Glycerin is commonly called glycerol or glycerin. Glycerin is a sweet-tasting alcohol, which is colorless and odorless. It becomes a gummy paste when frozen, although freezing it can only be achieved at very low temperatures. It melts at 18 degrees Celsius and boils at 290 degrees Celsius. Its chemical formula is C3H8O3. It is miscible in water and alcohol. However, it does not mix with oil. It is an excellent solvent. In fact, there are substances that dissolve better in glycerol than in water or alcohol.

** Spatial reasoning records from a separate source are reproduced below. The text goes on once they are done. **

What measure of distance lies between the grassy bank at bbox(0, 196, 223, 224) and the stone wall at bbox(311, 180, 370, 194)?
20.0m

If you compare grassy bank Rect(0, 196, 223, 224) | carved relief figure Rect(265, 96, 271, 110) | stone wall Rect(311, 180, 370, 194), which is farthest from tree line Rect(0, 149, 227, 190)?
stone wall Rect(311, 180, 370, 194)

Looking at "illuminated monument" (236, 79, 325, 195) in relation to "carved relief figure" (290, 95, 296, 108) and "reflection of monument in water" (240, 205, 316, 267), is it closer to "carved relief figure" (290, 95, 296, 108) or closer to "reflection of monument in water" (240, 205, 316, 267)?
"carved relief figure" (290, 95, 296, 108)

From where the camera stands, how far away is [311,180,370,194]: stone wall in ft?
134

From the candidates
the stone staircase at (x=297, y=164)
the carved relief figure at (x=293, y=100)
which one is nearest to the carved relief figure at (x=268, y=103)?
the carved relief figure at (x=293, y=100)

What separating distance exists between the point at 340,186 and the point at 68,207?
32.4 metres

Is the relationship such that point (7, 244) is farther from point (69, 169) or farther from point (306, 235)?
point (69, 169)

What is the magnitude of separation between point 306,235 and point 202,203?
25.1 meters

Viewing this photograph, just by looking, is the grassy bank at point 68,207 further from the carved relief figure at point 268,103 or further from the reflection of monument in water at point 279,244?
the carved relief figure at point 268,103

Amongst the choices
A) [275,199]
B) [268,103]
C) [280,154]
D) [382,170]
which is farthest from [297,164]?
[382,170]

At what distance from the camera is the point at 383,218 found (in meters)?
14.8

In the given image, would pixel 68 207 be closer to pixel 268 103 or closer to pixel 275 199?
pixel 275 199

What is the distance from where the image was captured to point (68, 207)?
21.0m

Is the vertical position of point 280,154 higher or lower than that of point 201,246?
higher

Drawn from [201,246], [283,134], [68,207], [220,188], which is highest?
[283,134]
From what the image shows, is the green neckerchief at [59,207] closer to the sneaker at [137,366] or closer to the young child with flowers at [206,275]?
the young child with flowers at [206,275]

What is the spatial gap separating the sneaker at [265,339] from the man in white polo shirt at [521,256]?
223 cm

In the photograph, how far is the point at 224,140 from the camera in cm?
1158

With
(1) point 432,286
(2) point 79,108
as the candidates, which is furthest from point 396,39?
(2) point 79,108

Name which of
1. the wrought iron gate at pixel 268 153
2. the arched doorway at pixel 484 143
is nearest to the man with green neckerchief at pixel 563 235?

The compound absorbs water from the air. This is why it is known as a hygroscopic substance. Suppose you leave a container of pure glycerin or glycerol in open air, it will become diluted as it attracts water molecules. According to a speculation, a drop of this liquid in the tongue can raise a blister because it would draw out water from deep into the tongue tissue. But this remains a clever speculation.

The sweet-tasting alcohol is found in many skin moisturizing lotions and creams because of the water-retaining and water-absorbing capacity. Thus, it softens and smoothens the skin. It is believed, however, that this substance has other beneficial properties aside from simply moisturizing and attracting water molecules.

The compound originates from fats and oils. In fact, molecules of fat contain glycerol. One way to extract it from fats or oils is through saponification - a chemical reaction involving a fat and an alkali. This chemical reaction produces soap. Soap-making is a common source of this trihydric alcohol under discussion.